Au moment où la chercheuse Lucile Ruault publiait son article dans Critique internationale, en 2016, elle notait qu’on trouvait encore très peu de travaux académiques sur le self-help en France. Or le mouvement n'est pas seulement méconnu de ce côté-ci de l'Atlantique : à bien des égards, il s'est aussi obscurci avec les années. Et il n'y a pas toujours de boussole pour se repérer dans le brouillard.
Savoir horizontal vs expertise marketing
Le self-help a ainsi vu ses contours se flouter à mesure qu'une certaine idée de l'émancipation se transformait en jackpot commercial. Dans les gigantesques rayons "développement personnel", les tout premiers écrits de self-help en français (qui datent de la première moitié des années 1970), se retrouvent désormais ensevelis sous une pile de tutoriels pré-mâchés, prêts à gober chacune pour soi.
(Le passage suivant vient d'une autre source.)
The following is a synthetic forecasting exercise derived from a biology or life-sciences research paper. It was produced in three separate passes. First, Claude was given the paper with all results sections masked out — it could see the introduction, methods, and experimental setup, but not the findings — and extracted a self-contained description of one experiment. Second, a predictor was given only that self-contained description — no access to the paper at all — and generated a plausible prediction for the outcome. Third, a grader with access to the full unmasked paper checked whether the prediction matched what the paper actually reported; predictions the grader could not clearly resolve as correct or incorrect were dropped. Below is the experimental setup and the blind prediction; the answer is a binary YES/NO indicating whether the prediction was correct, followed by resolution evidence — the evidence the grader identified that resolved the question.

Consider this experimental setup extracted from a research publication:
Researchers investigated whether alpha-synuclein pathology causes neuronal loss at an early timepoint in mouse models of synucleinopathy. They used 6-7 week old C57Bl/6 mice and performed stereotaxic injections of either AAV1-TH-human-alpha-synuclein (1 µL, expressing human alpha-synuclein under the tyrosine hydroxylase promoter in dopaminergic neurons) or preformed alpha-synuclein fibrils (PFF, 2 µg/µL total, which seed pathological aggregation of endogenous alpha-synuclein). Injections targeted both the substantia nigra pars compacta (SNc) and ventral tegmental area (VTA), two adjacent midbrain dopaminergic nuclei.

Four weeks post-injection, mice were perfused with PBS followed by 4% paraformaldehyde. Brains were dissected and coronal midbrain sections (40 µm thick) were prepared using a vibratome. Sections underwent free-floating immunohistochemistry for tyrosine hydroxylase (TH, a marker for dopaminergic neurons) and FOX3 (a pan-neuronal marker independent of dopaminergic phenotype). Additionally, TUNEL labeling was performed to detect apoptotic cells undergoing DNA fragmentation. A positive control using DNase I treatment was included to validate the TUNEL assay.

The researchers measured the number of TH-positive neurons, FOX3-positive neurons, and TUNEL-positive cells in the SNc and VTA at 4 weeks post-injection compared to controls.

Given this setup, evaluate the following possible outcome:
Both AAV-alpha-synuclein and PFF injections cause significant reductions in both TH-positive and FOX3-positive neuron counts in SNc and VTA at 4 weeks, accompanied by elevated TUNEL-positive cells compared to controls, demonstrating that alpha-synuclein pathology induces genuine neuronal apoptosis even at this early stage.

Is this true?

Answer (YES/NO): NO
Est-ce bien toujours du self-help... ou plutôt un art consommé du marketing qui sait vendre aux femmes des conseils individualisés, segmentés, sur leur vie ou leur santé comme on se frotte les mains devant une part de gâteau ? En mutant vers des contours approximatifs, le self-help ne s'est pas seulement banalisé. Il y a aussi perdu au passage en substance politique :
- d'abord parce que ces juteuses propositions éditoriales sont souvent infiniment plus verticales : c'est tout le principe du coaching et de l'expertise, qui s'érigent en mille-feuilles et n'ont plus grand chose à voir avec un savoir sur soi-même, qui s'élabore depuis soi-même
- mais aussi parce que le "aide-toi toi-même" qui servait de substrat au projet Our Bodies, ourselves, résonne plus individualiste que jamais, quarante ans plus tard.
Il faut dire que l'équilibre était précaire et le fil de l'élan collectif, ténu : aux origines les plus reculées du self-help, on trouve en fait un Britannique, Samuel Smiles et son livre de 1859, qui justement s’intitulait Self-help. Or, de ce Smiles, on a retenu qu’il faisait l’éloge de l’initiative privée et de l’individualisme. C'est lui qui écrivait par exemple :
"Aide-toi, le Ciel t’aidera" est une maxime d’une valeur éprouvée, et qui renferme dans un cadre des plus étroits les résultats de la plus vaste expérience. L’esprit de spontanéité individuelle est la source de tout développement normal dans l’individu, et lorsqu’il se manifeste chez un grand nombre d’hommes, il constitue le vrai fondement de la force et de la vigueur nationales. [...] Partout où l’individu est soumis à un excès de protection et de gouvernement, la tendance inévitable du système est de le réduire à un état d’impuissance relative.
En se réappropriant le self-help dans les années 1960 et 1970 au moment où explosait "OBOS", le féminisme américain avait enfoncé un premier coin. Un demi-siècle plus tard, c'est à nouveau l'enjeu de l'édition 2020 de ce livre un peu étrange qui remonte le fleuve à contre-courant. Pour dé-confisquer non plus seulement le discours sur le corps des femmes, mais aussi le self-help tout court.
Si le self-help est cannibalisé par un business lucratif, Notre Corps, nous-mêmes peut-il faire office de pierre angulaire à sa nouvelle contre-culture ? Jamais réédité depuis sa version de 1977, l'oubli relatif dans lequel le livre était tombé dit quelque chose d'une transmission entre générations féministes qui battrait de l’aile. Or il y a urgence : aux États-Unis, l’ONG de Boston qui publiait Our Bodies, ourselves depuis 50 ans a fait savoir en 2018 qu’il n’y aurait plus de réédition. Précisément au moment où les droits des femmes apparaissent en péril - à commencer par celui d'avorter.